En comunicación y en política la ignorancia es el común denominador de todos los discursos.
Toda verdad se demanda verificable, pretensión que al paso del tiempo han negado tanto las religiones como las ideologías. Anulando toda deliberación, ellas, sólo han secuestrado a la verdad; forjan así al dogma, universalización dominante a la que ha de someterse todo ser humano. Propietarias ilegítimas de la verdad, adjetivan como paganos a quienes no compran sus ficciones.
Hay verdad no por revelación, sino por la capacidad de edificar y entender la validez o la eficacia de los procedimientos cognoscitivos que describen y nombran a la realidad, el sujeto dispuesto a entender al objeto. El viejo problema del criterio de verdad aparece en escena como arlequín malicioso, que se burla de toda convicción enseñando que es la conformidad la que se impone finalmente.
El viejo reto de la comprensión, del entendimiento de la realidad, se presenta con mayor fuerza en este siglo XXI. Es necesario más no suficiente adecuar al entendimiento con las cosas, con los hechos, razón por la que debe recuperarse su sentido ético. El siglo XX lanzó la inadecuación del conocimiento con la multiplicidad de objetos que quiso dominar, la voluntad de poder desbordada (economocracia y tecnocracia). Así, se perdió la capacidad de preguntar con sagacidad y penetración, el saber hacer las preguntas pertinentes, arte relevante para comprender hoy la relación del ser humano con el mundo microscópico.
No se pregunta para saber, como Sócrates lo practicaba con la mayéutica (ya no hay parteras o parteros), sino para lacerar a la dignidad de los otros, para desnudar al Mundo en la pretensión pornográfica de una transparencia que es incapaz de construir su justificación ética. En el espació donde todos los velos han sido arrasados bajo la corrección política del lenguaje y la realidad, lo práctico ha perdido valor frente a lo falso dando paso al desvanecimiento de la libertad.

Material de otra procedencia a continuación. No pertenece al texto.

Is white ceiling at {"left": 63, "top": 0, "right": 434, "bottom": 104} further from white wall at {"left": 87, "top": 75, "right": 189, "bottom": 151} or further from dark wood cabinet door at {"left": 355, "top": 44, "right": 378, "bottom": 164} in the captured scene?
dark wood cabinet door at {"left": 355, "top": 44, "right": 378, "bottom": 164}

La política y los medios de comunicación son los espacios más infectados por el virus de la falacia. Parafraseando a Kant, el debate entre la política y los medios de comunicación es el ridículo espectáculo de ver a un sujeto ordeñar a un chivo mientras otro sostiene la criba.
Kant sustentaba que:
“Un conocimiento que no coincide con el objeto al que es referido, es falso, aunque dicho conocimiento contenga algo que pueda valer respecto de otros objetos”.
Kant.
El nuevo discurso dominante, de la política y de los medios de comunicación, es el de la inconexión del conocimiento con los objetos, el de la mentira. Nos invaden las mentiras sin ningún pudor bajo una apariencia de verdad en la que se oculta la ignorancia; así, en la búsqueda incansable de sensaciones y sentimientos, políticos y comunicadores se solazan con las imágenes de la Sociedad de la Transparencia bajo una falsa democracia comunicativa en la que se dice fluyen las ideas con libertad.
Aquí, es menester observar lo que se oculta bajo el velo de la transparencia política y comunicativa, el ocultamiento perezoso de la verdad y la comodidad de la mentira a la que la inmediatez convoca, se muestran hechos, no se interpretan hechos, dando paso a falsedades que se exponen como verdades desde el imperio de la nueva corrección. No se entiende que llegar a la verdad es un acto complejo que obliga a la comprensión de la realidad, al entendimiento. La verdad, como afirmaba Schopenhauer:
"No es una ramera que se arroje al cuello de quien no la desea; al contrario, es una beldad tan desdeñosa, que aunque le sacrifiquemos todo nunca podremos estar seguros de sus favores”.
Arthur Schopenhauer.
La ausencia de deliberación fortalece al mundo de la mentira, la razón es exiliada y sólo los sentimientos valen; así, sin el equilibrio razón-sentimientos la conducta humana se degrada en violencia verbal y física y la ignorancia manda. En comunicación y en política la ignorancia es el común denominador de todos los discursos. El cambio por el cual las nuevas generaciones deben apostar es el de la recuperación del uso público de la razón.
No significa eliminar del mundo a las sensaciones (los sentimientos), por el contrario, como Nietzsche lo pensaba, asumir que la vida exige ser apolínea y dionisiaca. La deliberación dionisiaca conduce a la catarsis, la deliberación apolínea al conocimiento.
Catarsis y conocimiento son herramientas de la verdad frente a la mentira, frente al virus de la transparencia que anula a la dignidad intrínseca de todo ser vivo al propio ser.
La trasparencia no es un desnudo erótico que sublime a la belleza, es la imagen pornográfica que insulta a la esencia de la vida.